The security group must allow inbound TCP 22 (SSH) and 80 (basic-auth-gated REST API). Ports 8500 (gRPC) and 8501 (raw REST) are also published by the AMI for advanced use; restrict or remove those rules in production deployments and front everything through nginx.

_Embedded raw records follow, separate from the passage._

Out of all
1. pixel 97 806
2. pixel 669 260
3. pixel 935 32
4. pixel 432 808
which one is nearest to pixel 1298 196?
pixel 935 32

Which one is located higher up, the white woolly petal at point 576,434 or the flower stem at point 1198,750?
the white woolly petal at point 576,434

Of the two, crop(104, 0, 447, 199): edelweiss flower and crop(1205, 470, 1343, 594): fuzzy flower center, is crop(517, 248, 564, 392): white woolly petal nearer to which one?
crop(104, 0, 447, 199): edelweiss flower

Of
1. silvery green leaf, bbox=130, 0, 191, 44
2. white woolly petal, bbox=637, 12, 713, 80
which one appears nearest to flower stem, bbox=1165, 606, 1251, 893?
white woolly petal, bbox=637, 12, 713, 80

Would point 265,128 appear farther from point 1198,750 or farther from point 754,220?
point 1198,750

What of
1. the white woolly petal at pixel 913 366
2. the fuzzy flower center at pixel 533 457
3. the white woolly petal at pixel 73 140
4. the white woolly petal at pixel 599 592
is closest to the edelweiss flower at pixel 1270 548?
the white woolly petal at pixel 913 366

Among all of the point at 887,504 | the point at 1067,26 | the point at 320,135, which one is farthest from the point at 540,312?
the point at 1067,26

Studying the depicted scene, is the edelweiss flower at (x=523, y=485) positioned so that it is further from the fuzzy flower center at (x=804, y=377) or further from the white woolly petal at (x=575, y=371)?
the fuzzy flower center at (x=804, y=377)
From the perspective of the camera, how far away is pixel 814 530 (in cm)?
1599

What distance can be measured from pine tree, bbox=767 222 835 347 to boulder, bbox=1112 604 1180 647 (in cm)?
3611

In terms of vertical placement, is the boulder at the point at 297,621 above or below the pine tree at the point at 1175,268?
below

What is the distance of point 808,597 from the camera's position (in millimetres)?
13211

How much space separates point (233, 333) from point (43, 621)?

ssh -i /path/to/your-key.pem ubuntu@<INSTANCE_PUBLIC_IP>

Retrieve the per-instance basic-auth password

On first boot the image generates a fresh per-instance basic-auth password and writes it (along with the resolved instance URL and a sample curl command) to /root/tensorflow-serving-credentials.txt, readable only by root:

sudo cat /root/tensorflow-serving-credentials.txt

Example output (the password is per-instance):

# TensorFlow Serving — Per-VM Credentials
TFSERVING_VERSION=latest
TFSERVING_REST_URL=http://<PUBLIC_IP>/v1
TFSERVING_GRPC_URL=<PUBLIC_IP>:8500
TFSERVING_SAMPLE_MODEL=half_plus_two
TFSERVING_SAMPLE_PREDICT_URL=http://<PUBLIC_IP>/v1/models/half_plus_two:predict
username=cloudimg
password=<TFSERVING_BASIC_AUTH_PASSWORD>

For shell pipelines, extract the password into a variable:

PASS=$(sudo awk -F= '/^password/{print $2}' /root/tensorflow-serving-credentials.txt)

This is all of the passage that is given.